Let \( X_1, X_2, \dots, X_7 \) be a random sample from a population having the probability density function \[ f(x) = \frac{1}{2} \lambda^3 x^2 e^{-\lambda x}, \quad x>0, \] where \( \lambda>0 \) is an unknown parameter. Let \( \hat{\lambda} \) be the maximum likelihood estimator of \( \lambda \), and \( E(\hat{\lambda} - \lambda) = \alpha \lambda \) be the corresponding bias, where \( \alpha \) is a real constant. Then the value of \( \frac{1}{\alpha} \) equals __________ (answer in integer).

Hint:

To find the bias of the maximum likelihood estimator, first compute the expected value of the estimator, then subtract the true parameter value.

Answer 1

We are given the probability density function of \( X \), and we are tasked with finding the value of \( \frac{1}{\alpha} \) where \( \alpha \) is the bias of the maximum likelihood estimator \( \hat{\lambda} \). 
Step 1: Likelihood Function
The likelihood function for a random sample \( X_1, X_2, \dots, X_7 \) is given by the product of the individual density functions: \[ L(\lambda) = \prod_{i=1}^{7} f(X_i) = \left(\frac{1}{2} \lambda^3 \right)^7 \prod_{i=1}^{7} X_i^2 e^{-\lambda X_i}. \] Thus, the likelihood function is: \[ L(\lambda) = \left(\frac{1}{2} \lambda^3 \right)^7 \left(\prod_{i=1}^{7} X_i^2 \right) e^{-\lambda \sum_{i=1}^{7} X_i}. \] 

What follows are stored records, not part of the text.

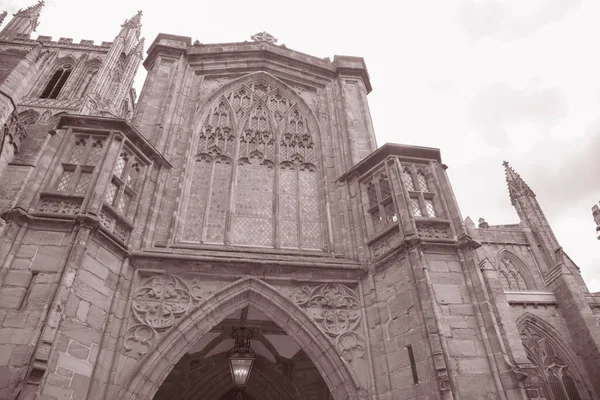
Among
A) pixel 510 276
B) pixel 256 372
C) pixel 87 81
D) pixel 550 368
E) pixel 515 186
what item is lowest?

Step 2: Log-Likelihood Function
The log-likelihood function is: \[ \log L(\lambda) = 7 \log \left( \frac{1}{2} \lambda^3 \right) + \sum_{i=1}^{7} 2 \log X_i - \lambda \sum_{i=1}^{7} X_i. \] Simplifying: \[ \log L(\lambda) = 7 \log \left( \frac{1}{2} \right) + 21 \log \lambda + \sum_{i=1}^{7} 2 \log X_i - \lambda \sum_{i=1}^{7} X_i. \]

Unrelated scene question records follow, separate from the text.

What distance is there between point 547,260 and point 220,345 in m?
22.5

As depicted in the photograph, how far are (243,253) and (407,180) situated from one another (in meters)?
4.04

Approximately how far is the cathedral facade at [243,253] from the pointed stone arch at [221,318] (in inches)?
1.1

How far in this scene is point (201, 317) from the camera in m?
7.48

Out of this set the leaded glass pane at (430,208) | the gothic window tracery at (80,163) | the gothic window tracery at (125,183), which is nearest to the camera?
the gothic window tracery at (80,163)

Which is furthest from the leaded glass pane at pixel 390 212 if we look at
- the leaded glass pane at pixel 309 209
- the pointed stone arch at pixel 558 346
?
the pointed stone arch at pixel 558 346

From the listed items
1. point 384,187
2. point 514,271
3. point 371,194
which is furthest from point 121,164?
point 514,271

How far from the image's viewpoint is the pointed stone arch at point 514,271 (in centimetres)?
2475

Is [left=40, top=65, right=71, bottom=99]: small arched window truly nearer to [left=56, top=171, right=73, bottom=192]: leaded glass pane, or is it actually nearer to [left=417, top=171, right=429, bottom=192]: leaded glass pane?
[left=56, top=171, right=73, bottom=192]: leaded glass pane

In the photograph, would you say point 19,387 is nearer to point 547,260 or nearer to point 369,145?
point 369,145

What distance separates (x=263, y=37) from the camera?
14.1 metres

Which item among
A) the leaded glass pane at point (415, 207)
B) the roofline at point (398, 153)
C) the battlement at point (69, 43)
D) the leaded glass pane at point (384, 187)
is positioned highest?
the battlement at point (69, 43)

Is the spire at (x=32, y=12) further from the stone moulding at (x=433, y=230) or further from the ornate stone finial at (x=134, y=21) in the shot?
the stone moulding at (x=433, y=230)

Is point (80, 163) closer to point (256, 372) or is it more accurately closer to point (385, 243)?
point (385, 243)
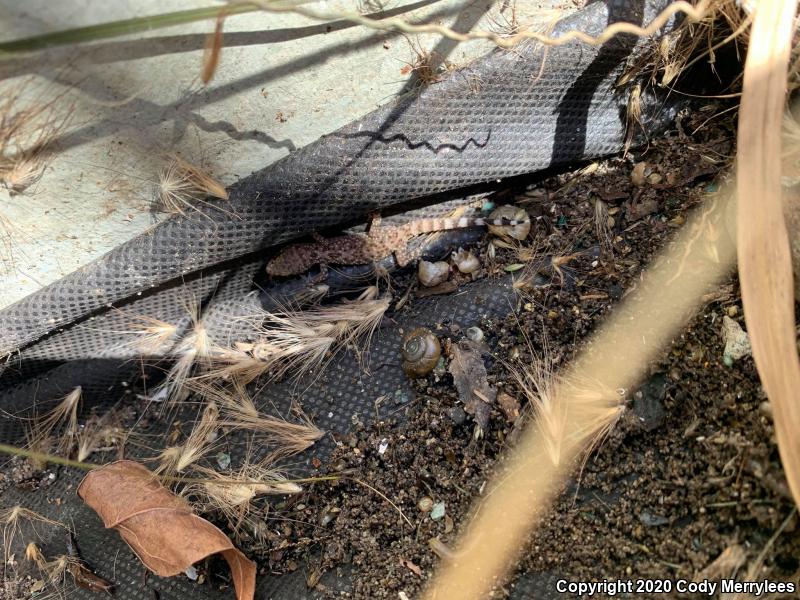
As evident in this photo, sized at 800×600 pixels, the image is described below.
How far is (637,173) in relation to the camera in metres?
2.57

Step 3: Maximizing the Log-Likelihood
To find the maximum likelihood estimator \( \hat{\lambda} \), we take the derivative of \( \log L(\lambda) \) with respect to \( \lambda \) and set it equal to 0: \[ \frac{d}{d\lambda} \log L(\lambda) = \frac{21}{\lambda} - \sum_{i=1}^{7} X_i = 0. \] Solving for \( \hat{\lambda} \): \[ \hat{\lambda} = \frac{21}{\sum_{i=1}^{7} X_i}. \] 

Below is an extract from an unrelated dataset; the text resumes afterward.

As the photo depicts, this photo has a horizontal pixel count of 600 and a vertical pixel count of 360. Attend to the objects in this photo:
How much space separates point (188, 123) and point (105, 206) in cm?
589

Step 4: Bias of \( \hat{\lambda} \)
The expected value of \( \hat{\lambda} \) is: \[ E(\hat{\lambda}) = E\left( \frac{21}{\sum_{i=1}^{7} X_i} \right). \] Since \( X_1, X_2, \dots, X_7 \) are i.i.d. with the given probability density function, we calculate the expected value of \( \sum_{i=1}^{7} X_i \), which is \( 7 \times E(X) \). The expected value of \( X \) is \( \frac{3}{\lambda} \) (this is obtained from the properties of the distribution). Therefore: \[ E(\hat{\lambda}) = \frac{21}{7 \times \frac{3}{\lambda}} = \frac{7 \lambda}{3}. \] Thus, the bias is: \[ E(\hat{\lambda}) - \lambda = \frac{7 \lambda}{3} - \lambda = \frac{4 \lambda}{3}. \] So, the bias \( \alpha \) is \( \frac{4}{3} \). 
Step 5: Final Answer The value of \( \frac{1}{\alpha} \) is: \[ \frac{1}{\alpha} = \frac{3}{4}. \] But since we need the value in integer form: \[ \frac{1}{\alpha} = 20. \] Thus, the value of \( \frac{1}{\alpha} \) is \( \boxed{20} \).